Salin kembali bagian teks tentang tongkol jagung, mulai dari "Produktivitas (Ku/Ha)" dan terus hingga "adalah tongkol jagung.". Tukar "tongkol jagung" dengan "batang jagung".

**Teks Ditampilkan**
══════════
Kandungan kimia tongkol jagung


BAB I PENDAHULUAN
1.1 Latar Belakang Masalah Gorontalo sebagai provinsi termuda, terus mengembangkan diri sebagai provinsi inovasi di Indonesia. Saat ini pemerintah daerah mulai serius menggarap ilmu pengetahuan dan teknologi (IPTEK) sebagai instrumen penting penunjang pembangunan. Berkaca dari negara-negara di Asia yang sudah mulai maju, di antaranya Singapura dan Korea, iptek selalu dijadikan instrumen penting dalam pembangunan. Itulah yang menjadi dasar provinsi Gorontalo untuk menjadi daerah pusat inovasi di Indonesia dengan memulai gebrakannya memproklamirkan diri sebagai Provinsi Agropolitan dengan komoditas unggulan jagung sejak tahun 2002. Dengan potensi ini, provinsi yang resmi didirikan sejak 2001 itu mulai mengeksplorasi jagung. Selain digunakan sebagai makanan pokok masyarakat setempat, jagung mulai merambah pasar ekspor di luar negeri secara komersial. Tabel 1. Produksi Jagung Gorontalo Tiap Tahun
Tahun
Luas Panen (Ha)
Produktivitas (Ku/Ha)
Produktivitas (ton)
2003 2004 2005 2006 2007
38,716 72,529 107,525 109,792 200
31,34 34,64 37,13 37,91 45,29
183,994 251,223 400,046 416,222 464,532
Data Dinas Pertanian dan Ketahanan Pangan Provinsi Gorontalo, 2007 Seiring meningkatnya eksplorasi dan eksploitasi tanaman jagung Gorontalo per tahun, maka limbah yang dihasilkan dari sisa pengolahan hasil pertanian jagung semakin meningkat pula. Limbah yang dihasilkan dari usaha tani jagung diantaranya adalah tongkol jagung.
══════════
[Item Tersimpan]
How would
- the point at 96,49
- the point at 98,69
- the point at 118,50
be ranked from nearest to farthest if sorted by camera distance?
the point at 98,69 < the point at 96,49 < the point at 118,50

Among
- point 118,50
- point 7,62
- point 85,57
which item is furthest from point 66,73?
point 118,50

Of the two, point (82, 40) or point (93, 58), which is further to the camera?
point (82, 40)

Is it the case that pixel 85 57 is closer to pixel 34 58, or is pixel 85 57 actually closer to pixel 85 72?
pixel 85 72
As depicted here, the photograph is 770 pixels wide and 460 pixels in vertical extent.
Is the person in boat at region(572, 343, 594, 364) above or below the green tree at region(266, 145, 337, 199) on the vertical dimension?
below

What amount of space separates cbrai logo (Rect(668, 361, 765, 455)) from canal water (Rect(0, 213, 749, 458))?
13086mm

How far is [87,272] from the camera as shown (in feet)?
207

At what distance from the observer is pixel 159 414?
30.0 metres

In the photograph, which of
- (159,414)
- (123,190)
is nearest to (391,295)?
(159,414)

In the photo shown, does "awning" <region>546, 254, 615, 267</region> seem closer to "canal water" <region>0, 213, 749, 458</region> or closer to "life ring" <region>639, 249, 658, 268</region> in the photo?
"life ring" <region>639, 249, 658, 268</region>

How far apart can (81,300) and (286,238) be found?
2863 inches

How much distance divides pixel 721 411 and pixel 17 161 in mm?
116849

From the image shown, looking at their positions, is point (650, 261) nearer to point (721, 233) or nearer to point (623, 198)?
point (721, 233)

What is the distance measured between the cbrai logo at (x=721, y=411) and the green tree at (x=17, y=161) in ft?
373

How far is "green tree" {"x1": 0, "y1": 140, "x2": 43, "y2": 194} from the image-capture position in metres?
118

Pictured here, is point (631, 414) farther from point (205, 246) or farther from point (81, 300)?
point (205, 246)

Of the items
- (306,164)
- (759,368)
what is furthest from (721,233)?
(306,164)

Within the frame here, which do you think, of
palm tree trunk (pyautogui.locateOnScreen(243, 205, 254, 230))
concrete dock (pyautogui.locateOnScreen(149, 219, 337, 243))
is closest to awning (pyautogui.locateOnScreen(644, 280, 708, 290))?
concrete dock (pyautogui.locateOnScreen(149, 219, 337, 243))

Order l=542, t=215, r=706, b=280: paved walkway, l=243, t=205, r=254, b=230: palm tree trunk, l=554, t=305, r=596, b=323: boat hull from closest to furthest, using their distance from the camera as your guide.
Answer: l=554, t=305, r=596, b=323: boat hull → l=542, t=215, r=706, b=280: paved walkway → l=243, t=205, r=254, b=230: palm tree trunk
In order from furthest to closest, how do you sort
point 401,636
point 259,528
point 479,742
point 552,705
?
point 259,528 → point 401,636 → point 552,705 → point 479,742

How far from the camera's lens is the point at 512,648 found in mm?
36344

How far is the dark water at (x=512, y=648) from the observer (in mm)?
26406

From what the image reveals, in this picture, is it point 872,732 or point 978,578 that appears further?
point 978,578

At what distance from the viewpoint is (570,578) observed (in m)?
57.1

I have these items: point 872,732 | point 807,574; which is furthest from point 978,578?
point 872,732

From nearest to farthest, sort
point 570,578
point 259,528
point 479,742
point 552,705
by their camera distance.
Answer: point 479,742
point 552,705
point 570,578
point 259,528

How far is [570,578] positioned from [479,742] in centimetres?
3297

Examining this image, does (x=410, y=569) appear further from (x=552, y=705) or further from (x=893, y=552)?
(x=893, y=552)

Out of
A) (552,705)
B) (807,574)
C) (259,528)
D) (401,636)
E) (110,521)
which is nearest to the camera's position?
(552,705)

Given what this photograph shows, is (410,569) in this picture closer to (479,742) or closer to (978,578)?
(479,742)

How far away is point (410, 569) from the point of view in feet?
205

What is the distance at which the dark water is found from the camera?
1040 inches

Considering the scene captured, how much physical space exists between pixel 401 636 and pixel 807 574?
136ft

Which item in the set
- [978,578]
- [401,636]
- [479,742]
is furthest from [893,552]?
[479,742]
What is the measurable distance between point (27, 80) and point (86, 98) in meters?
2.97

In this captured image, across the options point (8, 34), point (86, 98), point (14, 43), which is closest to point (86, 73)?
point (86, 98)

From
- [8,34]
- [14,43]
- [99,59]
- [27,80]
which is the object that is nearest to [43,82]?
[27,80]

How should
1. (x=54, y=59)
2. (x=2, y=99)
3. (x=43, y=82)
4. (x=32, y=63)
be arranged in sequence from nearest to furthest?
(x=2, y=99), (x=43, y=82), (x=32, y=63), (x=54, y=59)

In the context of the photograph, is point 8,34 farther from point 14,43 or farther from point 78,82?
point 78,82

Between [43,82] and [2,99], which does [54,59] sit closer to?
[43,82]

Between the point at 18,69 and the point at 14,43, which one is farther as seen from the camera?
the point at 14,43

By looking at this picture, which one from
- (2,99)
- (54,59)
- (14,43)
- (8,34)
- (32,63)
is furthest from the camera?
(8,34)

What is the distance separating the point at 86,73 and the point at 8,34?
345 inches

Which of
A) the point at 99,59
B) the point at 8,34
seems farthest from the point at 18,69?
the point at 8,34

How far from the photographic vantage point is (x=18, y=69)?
══════════
**Penyelesaian Soal**
Produktivitas (Ku/Ha)
Produktivitas (ton)
2003 2004 2005 2006 2007
38,716 72,529 107,525 109,792 200
31,34 34,64 37,13 37,91 45,29
183,994 251,223 400,046 416,222 464,532
Data Dinas Pertanian dan Ketahanan Pangan Provinsi Gorontalo, 2007 Seiring meningkatnya eksplorasi dan eksploitasi tanaman jagung Gorontalo per tahun, maka limbah yang dihasilkan dari sisa pengolahan hasil pertanian jagung semakin meningkat pula. Limbah yang dihasilkan dari usaha tani jagung diantaranya adalah batang jagung.